I sacrificed the sightings of toucans in order to get some rest in preparation for our first day and I am now happy that I did. The seven-hour hiking episode was quite a journey in which I became increasingly awake from the steep climbs and getting used to some blisters.
Our objective today was to set up various camera traps (AKA motion sensitive cameras tied to trees) around the Chiquibul in order to explore a purposed question. We specifically wanted to catch images of mammals as actual sightings of this taxonomic group are usually rare. Now…deciding what this question was and agreeing on methods was far from easy, so we had a bit of a late start.
I was on the trail committee and with my team, decided to set up two cameras on the Monkey Tail Trial. One was on an outwardly curving tree trunk that was in a great position for catching movement and the other was when two paths merged, which we hope will funnel mammals into an area where they will activate the camera.
The first trail we went on was a lot longer than the trail yesterday and had a wider and cleared path. I assume this is why I mostly saw saplings along the path and less diversity of tree species. Once we strayed from the path, I did notice that more developed trees were farther in. I was lucky enough to see a Bullhorn Acacia tree and we cut the thorn open, but were not greeted by any ant symbiodinium. However, a few hours later I happened upon Cockspur Acacia, which was populated by ant defenders. Another radiant encounter was when I found a Nargusta tree with buttress roots that were almost twice my height!

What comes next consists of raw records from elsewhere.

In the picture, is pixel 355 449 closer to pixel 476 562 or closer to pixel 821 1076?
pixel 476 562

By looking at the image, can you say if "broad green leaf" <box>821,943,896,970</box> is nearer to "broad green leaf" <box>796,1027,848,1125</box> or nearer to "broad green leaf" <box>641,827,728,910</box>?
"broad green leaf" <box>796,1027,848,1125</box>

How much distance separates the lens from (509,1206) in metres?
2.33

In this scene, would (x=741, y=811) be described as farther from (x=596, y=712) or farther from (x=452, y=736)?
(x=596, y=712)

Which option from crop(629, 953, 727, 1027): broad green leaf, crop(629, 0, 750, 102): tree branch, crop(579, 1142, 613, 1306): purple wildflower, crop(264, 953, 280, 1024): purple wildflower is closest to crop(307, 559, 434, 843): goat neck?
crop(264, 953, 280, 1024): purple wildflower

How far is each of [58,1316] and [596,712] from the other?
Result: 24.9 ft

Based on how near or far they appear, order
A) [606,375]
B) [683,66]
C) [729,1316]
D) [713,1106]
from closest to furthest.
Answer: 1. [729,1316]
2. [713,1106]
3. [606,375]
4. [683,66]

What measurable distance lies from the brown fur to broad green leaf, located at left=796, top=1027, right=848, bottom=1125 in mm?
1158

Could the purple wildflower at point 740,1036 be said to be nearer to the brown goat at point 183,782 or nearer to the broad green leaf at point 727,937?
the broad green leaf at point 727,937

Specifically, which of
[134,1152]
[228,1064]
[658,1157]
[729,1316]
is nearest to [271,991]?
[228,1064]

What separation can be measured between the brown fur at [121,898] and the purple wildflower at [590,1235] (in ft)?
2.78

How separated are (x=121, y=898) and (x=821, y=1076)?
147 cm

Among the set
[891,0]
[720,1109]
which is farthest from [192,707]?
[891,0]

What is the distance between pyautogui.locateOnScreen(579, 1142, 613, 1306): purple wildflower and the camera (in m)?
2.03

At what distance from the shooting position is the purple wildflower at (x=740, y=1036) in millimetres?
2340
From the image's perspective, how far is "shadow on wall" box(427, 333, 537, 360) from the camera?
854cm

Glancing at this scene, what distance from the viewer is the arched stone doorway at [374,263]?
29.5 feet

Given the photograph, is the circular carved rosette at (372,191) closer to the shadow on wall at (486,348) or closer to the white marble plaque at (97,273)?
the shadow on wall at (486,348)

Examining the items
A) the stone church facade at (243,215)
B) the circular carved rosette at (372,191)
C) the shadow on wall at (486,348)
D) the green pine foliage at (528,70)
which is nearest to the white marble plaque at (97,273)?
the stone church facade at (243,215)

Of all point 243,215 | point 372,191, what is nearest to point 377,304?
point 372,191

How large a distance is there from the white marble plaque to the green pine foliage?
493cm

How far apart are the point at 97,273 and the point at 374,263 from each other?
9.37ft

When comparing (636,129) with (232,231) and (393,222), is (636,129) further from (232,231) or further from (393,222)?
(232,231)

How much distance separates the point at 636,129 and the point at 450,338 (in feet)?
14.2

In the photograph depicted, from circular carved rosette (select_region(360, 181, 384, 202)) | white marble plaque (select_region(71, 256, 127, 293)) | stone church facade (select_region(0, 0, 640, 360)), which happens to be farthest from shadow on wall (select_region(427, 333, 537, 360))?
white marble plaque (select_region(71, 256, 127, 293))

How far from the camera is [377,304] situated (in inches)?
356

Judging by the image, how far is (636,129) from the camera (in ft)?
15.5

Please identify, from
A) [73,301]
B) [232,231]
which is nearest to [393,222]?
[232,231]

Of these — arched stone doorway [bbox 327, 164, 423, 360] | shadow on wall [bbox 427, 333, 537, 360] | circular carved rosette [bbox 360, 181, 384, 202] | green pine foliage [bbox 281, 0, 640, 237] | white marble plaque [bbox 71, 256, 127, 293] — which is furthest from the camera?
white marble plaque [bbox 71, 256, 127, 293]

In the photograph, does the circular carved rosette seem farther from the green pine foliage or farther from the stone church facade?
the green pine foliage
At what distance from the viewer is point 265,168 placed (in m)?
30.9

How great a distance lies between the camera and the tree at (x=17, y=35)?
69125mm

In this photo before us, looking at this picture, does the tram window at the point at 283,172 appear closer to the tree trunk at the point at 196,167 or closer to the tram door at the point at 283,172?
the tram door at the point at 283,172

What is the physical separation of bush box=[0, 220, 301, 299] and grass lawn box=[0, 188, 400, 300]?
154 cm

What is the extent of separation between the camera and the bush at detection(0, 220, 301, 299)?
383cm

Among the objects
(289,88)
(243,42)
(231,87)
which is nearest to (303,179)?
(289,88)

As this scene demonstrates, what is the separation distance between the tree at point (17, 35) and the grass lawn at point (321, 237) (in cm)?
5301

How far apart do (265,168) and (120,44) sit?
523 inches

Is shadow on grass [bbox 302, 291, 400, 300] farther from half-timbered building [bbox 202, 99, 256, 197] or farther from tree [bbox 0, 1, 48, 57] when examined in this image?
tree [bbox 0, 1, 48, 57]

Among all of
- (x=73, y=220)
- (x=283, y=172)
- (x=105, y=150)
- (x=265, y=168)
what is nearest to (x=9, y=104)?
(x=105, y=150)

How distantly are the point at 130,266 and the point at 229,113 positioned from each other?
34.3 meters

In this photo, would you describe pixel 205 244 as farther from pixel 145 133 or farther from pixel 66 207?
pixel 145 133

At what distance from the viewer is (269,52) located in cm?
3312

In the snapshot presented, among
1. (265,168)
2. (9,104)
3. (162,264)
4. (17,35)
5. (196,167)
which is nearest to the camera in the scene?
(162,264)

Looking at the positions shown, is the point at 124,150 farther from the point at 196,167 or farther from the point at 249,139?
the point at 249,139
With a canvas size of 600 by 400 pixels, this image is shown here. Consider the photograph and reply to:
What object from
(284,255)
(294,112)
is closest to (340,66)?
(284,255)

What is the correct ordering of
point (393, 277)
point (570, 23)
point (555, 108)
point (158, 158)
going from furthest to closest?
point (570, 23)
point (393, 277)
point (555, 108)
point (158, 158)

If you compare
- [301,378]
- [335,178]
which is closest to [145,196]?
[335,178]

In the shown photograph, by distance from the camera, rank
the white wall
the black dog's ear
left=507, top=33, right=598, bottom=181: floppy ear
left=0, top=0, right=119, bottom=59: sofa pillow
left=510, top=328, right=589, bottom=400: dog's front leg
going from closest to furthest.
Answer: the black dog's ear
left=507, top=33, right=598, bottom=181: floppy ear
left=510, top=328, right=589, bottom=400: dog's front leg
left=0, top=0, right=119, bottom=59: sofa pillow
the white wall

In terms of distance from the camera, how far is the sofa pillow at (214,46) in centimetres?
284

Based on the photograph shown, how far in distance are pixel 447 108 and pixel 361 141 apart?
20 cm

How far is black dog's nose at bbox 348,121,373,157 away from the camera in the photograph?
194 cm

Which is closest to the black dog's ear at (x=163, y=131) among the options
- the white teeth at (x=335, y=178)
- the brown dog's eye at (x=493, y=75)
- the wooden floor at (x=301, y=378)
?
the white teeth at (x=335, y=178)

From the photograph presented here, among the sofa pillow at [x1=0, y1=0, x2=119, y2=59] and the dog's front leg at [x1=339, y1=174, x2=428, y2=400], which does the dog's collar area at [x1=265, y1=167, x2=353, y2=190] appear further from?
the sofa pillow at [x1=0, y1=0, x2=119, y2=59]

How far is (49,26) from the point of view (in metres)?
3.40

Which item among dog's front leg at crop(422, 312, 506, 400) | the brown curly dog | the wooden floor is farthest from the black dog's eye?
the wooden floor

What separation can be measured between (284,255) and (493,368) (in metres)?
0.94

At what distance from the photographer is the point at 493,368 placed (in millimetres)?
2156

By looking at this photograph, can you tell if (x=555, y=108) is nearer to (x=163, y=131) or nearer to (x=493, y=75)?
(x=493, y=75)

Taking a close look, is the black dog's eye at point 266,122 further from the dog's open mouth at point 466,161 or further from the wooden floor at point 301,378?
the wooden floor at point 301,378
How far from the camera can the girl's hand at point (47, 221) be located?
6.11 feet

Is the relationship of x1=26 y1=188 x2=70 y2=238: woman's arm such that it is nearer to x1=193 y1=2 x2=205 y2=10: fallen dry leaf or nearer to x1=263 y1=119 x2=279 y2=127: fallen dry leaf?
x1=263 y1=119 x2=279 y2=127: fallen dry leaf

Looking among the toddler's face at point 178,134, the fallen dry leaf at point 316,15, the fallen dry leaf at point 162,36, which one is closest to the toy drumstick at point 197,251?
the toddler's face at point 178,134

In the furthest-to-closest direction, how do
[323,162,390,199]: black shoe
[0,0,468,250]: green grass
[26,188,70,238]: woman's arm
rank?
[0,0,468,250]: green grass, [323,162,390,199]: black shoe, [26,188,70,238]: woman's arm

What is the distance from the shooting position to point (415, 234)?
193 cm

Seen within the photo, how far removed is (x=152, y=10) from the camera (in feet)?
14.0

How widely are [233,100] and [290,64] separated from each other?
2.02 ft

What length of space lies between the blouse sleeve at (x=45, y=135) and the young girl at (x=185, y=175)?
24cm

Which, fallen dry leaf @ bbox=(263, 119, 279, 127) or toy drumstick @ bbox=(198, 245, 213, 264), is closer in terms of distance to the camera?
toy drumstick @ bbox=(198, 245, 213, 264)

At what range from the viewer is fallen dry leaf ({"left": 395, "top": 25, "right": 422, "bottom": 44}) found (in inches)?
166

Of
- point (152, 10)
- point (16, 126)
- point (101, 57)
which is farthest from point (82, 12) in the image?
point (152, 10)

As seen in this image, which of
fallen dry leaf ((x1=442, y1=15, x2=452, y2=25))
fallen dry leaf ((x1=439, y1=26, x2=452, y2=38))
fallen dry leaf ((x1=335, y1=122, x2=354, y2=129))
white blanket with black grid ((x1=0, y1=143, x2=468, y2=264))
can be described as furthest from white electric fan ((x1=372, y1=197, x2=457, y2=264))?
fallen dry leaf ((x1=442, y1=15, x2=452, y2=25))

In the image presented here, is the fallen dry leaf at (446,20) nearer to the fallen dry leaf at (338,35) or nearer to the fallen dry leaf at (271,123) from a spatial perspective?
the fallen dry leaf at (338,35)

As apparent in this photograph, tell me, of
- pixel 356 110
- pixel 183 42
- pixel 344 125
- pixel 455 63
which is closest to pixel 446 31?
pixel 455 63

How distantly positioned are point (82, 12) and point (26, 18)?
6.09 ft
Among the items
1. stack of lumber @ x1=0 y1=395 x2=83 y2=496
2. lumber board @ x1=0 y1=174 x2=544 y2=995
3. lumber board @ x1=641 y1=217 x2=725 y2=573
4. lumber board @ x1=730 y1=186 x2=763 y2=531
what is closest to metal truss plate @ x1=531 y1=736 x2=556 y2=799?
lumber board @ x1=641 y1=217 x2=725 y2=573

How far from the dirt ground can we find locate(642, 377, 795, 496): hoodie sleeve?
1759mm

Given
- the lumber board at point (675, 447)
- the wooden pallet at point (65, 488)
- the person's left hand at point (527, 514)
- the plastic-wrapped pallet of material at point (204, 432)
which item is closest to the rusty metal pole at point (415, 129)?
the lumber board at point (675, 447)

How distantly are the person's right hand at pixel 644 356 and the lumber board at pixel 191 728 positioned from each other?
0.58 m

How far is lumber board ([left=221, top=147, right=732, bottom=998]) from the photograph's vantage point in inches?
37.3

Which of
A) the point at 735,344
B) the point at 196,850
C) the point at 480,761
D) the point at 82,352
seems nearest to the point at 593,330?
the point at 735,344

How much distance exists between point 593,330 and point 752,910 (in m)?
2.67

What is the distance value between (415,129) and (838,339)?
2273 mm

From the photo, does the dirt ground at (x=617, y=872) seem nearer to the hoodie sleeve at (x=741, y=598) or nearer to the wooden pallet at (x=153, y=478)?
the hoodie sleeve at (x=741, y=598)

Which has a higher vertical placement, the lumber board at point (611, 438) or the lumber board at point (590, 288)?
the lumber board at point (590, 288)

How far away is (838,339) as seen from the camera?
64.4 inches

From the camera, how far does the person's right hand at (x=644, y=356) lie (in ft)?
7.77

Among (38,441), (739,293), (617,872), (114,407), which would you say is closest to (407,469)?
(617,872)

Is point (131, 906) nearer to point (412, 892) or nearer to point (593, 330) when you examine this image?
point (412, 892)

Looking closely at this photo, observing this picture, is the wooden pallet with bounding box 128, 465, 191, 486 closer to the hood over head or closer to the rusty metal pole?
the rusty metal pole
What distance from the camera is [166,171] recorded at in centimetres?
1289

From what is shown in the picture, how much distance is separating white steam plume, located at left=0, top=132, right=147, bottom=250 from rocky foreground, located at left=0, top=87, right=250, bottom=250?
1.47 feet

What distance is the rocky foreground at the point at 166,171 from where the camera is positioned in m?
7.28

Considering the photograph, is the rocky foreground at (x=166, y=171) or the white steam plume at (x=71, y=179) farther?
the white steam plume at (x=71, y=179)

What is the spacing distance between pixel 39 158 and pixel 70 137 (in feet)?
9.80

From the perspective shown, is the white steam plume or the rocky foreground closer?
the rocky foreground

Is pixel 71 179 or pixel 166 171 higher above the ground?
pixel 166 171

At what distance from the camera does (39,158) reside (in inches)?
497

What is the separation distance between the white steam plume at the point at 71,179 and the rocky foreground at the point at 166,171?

The Sycropia plant is the story behind the title of this blog. There I was, admiring trees whose identities are now second nature and BOOM! We are blasted backwards into the Jurassic period with these fern-like plants that were the height of a house! I secretly hoped a dinosaur would appear…
I also must mention the superstar of our hike- the Marlet’s tree frog. It was almost the most adorable little creature I have ever seen. I only wish I could upload a photo of its giant, innocuous eyes and its perch atop my safari hat. This frog was extremely mellow, falling asleep on the palms of our hands and even shoulders. Its second eyelid membrane would slowly appear and it would tuck its beautifully bright orange feet underneath his smooth body. I never expected an amphibian would steal my heart.
Our second half of the hike was not as strenuous, but we were granted a preliminary exploration of a couple of caves. Needless to say, they were massive and I cannot wait to return.
As a crazy cat lady, my dream remains that I will see (let’s be real- cuddle with) one, even if it is only a photograph.